Once, following his father from Chatham to Devonport, they had livedin a cottage on the edge of the moors. In the succession of houses that Ralph had known, this one stood out with particular clarity because after that house he had been sent away to school. Mummy had still been with them and Daddy had come home every day. Wild ponies came to the stone wall at the bottom of the garden, and it had snowed. Just behind the cottage there was a sort of shed and you could lie up there, watching the flakes swirl past. You could see the damp spot where each flake died, then you could mark the first flake that lay down without melting and watch, the whole ground turn white. You could go indoors when you were cold and look out of the window, past the bright copper kettle and the plate with the little blue men.When you went to bed there was a bowl of cornflakes with sugar and cream. And the books—they stood on the shelf by the bed, leaning together with always two or three laid flat on top because he had not bothered to put them back properly. They were dog-eared and scratched.
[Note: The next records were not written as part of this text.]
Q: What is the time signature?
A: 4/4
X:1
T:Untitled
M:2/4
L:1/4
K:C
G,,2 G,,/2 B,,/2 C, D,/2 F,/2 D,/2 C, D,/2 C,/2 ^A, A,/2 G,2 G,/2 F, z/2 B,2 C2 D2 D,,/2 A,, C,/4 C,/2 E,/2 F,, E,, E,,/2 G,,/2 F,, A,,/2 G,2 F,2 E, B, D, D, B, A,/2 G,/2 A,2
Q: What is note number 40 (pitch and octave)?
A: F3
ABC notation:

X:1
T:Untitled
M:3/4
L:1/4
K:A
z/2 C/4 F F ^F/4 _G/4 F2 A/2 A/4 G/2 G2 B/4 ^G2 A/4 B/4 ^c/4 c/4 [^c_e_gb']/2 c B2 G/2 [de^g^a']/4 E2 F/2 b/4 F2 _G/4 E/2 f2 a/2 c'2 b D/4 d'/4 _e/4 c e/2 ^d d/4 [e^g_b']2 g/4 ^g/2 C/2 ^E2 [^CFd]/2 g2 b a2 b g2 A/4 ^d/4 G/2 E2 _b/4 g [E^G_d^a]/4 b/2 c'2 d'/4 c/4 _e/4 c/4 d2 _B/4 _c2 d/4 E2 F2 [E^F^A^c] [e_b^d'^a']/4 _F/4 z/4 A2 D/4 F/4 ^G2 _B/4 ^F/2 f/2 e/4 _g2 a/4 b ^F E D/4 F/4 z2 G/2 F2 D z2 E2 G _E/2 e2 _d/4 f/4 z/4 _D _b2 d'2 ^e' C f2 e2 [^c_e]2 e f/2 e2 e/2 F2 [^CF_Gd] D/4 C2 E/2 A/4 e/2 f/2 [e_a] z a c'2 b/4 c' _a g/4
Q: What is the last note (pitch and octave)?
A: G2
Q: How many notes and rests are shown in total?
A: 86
In this passage, Ralph references his "Mummy" and "Daddy". He could have spoken of his father and mother, but these terms suggest his need for comfort. He speaks specifically of the most basic of food: breakfast cereal. It wasn't a fancy meal, but it was comfortable and nourishing. He mentioned books, even in their "dog-eared and scratched" state, they were a civilized comfort worth having.

These longings for comfort highly contrast what is about to happen to him. They pointedly demonstrate change that is about to arise. Ralph, in this chapter, will be shaken out of his daydream by a passing boar, and he will eventually get his first hit on a boar, making him savage. These daydreams contrast his longing for civility and comfort with the only option that presents itself: absolute savagery.